8. Implementation consultants’ work is unevenly distributed
While the implementation partner may have multiple consultants assigned to the project, only a few of the key consultants are usually responsible for overseeing the project. Early in the project, it is important for the project team to monitor how many other consultants are relying on them. A bottleneck could arise later if everything has to go through the key advisors.
9. Implementation partner submits costly change requests
The change requests should be closely monitored by the project team. When the team discovers that a requirement is significantly more complex than the implementation partner thought, it may lead to a change in cost. Many change requests are common in large implementations. However, the project team should keep track of them and validate the reason.
Sometimes, the request does not have to include additional costs. In other cases, the partner might just want to document the decision made during implementation. Many change requests can lead to additional work and cost companies extra. Project delays can also be caused by change requests because the team must incorporate the new requirements into the project schedule.
The project team should confirm that the requirement has not been missed by the implementation partner earlier in the project.
10. Implementation partner’s documentation is insufficient
The ERP system configuration documentation is usually done by the implementation partner. Documentation is important for ensuring that both the project team members and the implementation partner are on the same page regarding the direction of the project. It also serves as a useful resource in case there are any changes after go-live.

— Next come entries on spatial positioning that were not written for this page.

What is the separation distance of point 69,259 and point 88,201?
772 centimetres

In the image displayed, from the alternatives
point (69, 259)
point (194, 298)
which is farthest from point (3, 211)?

An implementation partner who doesn’t document the ERP system configuration may not be experienced or are using shortcuts. Another sign that an implementation partner wants to make the company dependent on them after go-live is the absence of documentation. All of these are red flags.
The project leader should have an open and honest conversation with the vendor if any of these warning signs are present. The leader should identify the specific issues before the meeting and possibly share some with the vendor to help them prepare.
If issues continue after a vendor meeting the project leader should consider raising the issue within their company and with the vendor and avoiding any further contracts with them. Before the vendor signs on for additional work, they should address all issues.